Les conflits récents, du Yémen à l’Ukraine en passant par le Haut-Karabagh, ont vu réapparaître les mines antipersonnel, dont la disparition semblait atteignable après l’adoption de la convention d’Ottawa en 1997. Malheureusement, les mines sont toujours d’actualité dans les pays en guerre, et elles prennent même de multiples formes aujourd’hui. Quelles en sont les raisons ? Sont-elles un si bon choix pour les militaires ? Quel est leur coût réel ?
Les mines antipersonnel peuvent être considérées comme l’arme du pauvre. Leur production est assez simple et a un coût dérisoire par comparaison à des matériels plus sophistiqués, ce qui explique qu’elles soient facilement choisies. Elles peuvent bloquer très efficacement – au moins à court terme – les manœuvres des forces adverses, notamment quand le défenseur est en position d’infériorité, sur de vastes zones. Il n’est donc pas surprenant qu’elles aient été produites à des centaines de millions d’exemplaires au XXe siècle.
Toutefois, ce choix ne prend pas en compte le vrai coût de telles armes pour la société. Contrairement à d’autres matériels militaires, une fois posées, les mines ne peuvent pas être facilement déplacées ou supprimées. Le déminage est une opération beaucoup plus coûteuse et laborieuse que la fabrication et la mise en place des mines. Au mieux, elles permettent une défense statique, mais sous la forme d’un déni d’accès sur une zone donnée qui peut d’ailleurs se retourner contre ceux qui les ont installées.

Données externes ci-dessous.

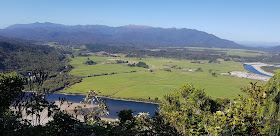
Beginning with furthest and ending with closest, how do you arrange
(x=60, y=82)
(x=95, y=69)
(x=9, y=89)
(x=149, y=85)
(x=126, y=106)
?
(x=95, y=69), (x=149, y=85), (x=60, y=82), (x=126, y=106), (x=9, y=89)

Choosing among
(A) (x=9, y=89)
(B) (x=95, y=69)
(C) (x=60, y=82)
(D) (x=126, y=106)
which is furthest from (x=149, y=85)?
(A) (x=9, y=89)

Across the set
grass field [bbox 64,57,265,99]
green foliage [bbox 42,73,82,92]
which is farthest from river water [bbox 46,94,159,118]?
green foliage [bbox 42,73,82,92]

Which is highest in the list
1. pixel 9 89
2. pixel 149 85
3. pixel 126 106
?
pixel 9 89

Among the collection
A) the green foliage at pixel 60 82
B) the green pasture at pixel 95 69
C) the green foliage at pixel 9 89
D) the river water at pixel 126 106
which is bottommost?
the river water at pixel 126 106

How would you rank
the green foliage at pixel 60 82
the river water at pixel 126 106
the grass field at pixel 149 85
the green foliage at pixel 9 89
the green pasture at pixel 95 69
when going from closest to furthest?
the green foliage at pixel 9 89, the river water at pixel 126 106, the grass field at pixel 149 85, the green foliage at pixel 60 82, the green pasture at pixel 95 69

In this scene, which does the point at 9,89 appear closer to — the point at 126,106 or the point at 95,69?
the point at 126,106

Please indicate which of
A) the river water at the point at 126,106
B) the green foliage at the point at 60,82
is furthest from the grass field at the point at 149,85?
the river water at the point at 126,106

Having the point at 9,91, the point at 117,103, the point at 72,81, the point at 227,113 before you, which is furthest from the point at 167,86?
the point at 227,113

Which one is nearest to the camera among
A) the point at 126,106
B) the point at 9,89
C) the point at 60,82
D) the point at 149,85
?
the point at 9,89

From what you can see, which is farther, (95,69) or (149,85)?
(95,69)

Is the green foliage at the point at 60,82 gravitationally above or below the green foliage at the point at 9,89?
below

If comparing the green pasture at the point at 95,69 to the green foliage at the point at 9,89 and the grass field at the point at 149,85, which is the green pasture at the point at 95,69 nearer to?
the grass field at the point at 149,85

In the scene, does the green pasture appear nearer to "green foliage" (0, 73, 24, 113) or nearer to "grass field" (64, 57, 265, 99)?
"grass field" (64, 57, 265, 99)
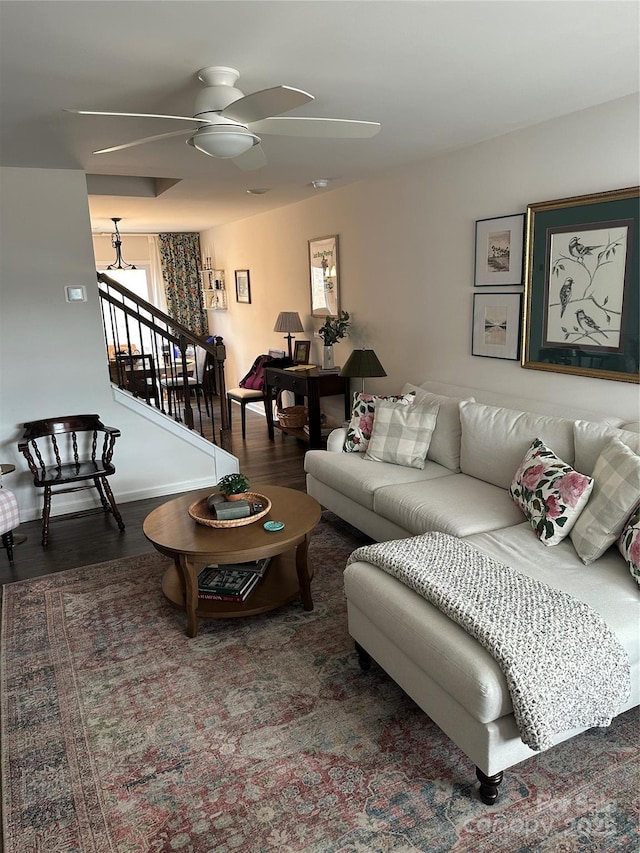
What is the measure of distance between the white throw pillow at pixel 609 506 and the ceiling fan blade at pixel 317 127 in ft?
5.45

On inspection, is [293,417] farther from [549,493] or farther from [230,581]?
[549,493]

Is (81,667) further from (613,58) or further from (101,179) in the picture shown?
(101,179)

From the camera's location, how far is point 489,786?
1741 mm

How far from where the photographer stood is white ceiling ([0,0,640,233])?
6.03ft

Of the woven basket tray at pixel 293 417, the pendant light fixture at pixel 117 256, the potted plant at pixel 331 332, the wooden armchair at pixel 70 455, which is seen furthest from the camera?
the pendant light fixture at pixel 117 256

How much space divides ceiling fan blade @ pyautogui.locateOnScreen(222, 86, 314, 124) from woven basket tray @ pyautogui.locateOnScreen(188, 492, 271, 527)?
5.68 ft

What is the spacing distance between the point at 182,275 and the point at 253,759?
26.2ft

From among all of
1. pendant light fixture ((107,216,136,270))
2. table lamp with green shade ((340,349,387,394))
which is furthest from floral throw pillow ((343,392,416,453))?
pendant light fixture ((107,216,136,270))

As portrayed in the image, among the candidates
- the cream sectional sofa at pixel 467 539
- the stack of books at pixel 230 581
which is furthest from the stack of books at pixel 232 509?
the cream sectional sofa at pixel 467 539

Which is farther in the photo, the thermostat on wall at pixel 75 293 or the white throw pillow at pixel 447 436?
the thermostat on wall at pixel 75 293

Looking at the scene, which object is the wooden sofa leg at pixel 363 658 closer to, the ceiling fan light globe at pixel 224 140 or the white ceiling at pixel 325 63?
the ceiling fan light globe at pixel 224 140

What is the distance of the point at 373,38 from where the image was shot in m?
2.03

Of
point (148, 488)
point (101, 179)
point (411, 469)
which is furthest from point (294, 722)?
point (101, 179)

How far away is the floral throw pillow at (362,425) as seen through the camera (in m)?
3.89
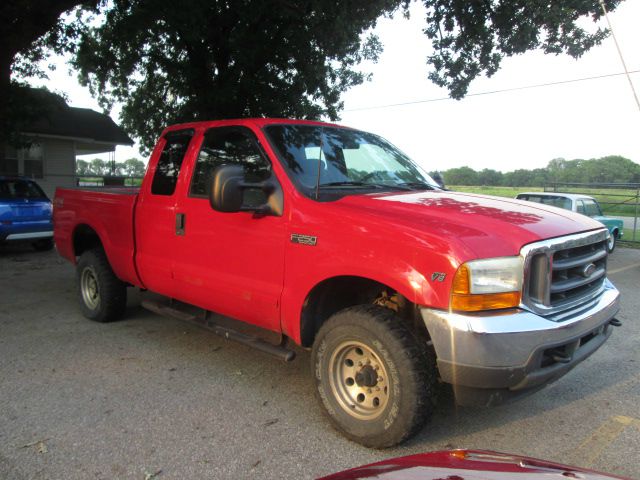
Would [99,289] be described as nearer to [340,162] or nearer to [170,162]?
[170,162]

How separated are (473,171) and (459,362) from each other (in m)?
14.5

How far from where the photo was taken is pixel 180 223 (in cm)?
432

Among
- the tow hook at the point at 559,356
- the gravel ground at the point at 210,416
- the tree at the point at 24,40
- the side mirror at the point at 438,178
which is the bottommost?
the gravel ground at the point at 210,416

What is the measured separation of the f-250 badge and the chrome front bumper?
86 centimetres

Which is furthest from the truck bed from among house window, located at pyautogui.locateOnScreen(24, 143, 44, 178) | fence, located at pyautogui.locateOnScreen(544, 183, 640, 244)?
house window, located at pyautogui.locateOnScreen(24, 143, 44, 178)

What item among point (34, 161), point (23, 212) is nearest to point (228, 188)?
point (23, 212)

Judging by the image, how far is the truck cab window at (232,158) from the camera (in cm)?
375

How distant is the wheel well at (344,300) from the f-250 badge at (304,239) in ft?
0.86

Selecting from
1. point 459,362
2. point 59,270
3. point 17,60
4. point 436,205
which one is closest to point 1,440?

Un terrain miné a de fortes chances de le rester pour des années, voire des décennies, au détriment de la vie des populations locales et du développement des régions concernées. Les mines ont un impact sur les populations bien longtemps après que la guerre a cessé. Faut-il rappeler que les mines tuent ou blessent quelque 6 000 personnes chaque année, dont plus de la moitié sont des enfants ? Il faut garder en tête que, selon une étude publiée en 2005 sur le déminage au Cambodge, un kilomètre carré contaminé tuerait ou blesserait une personne chaque année pendant vingt ans.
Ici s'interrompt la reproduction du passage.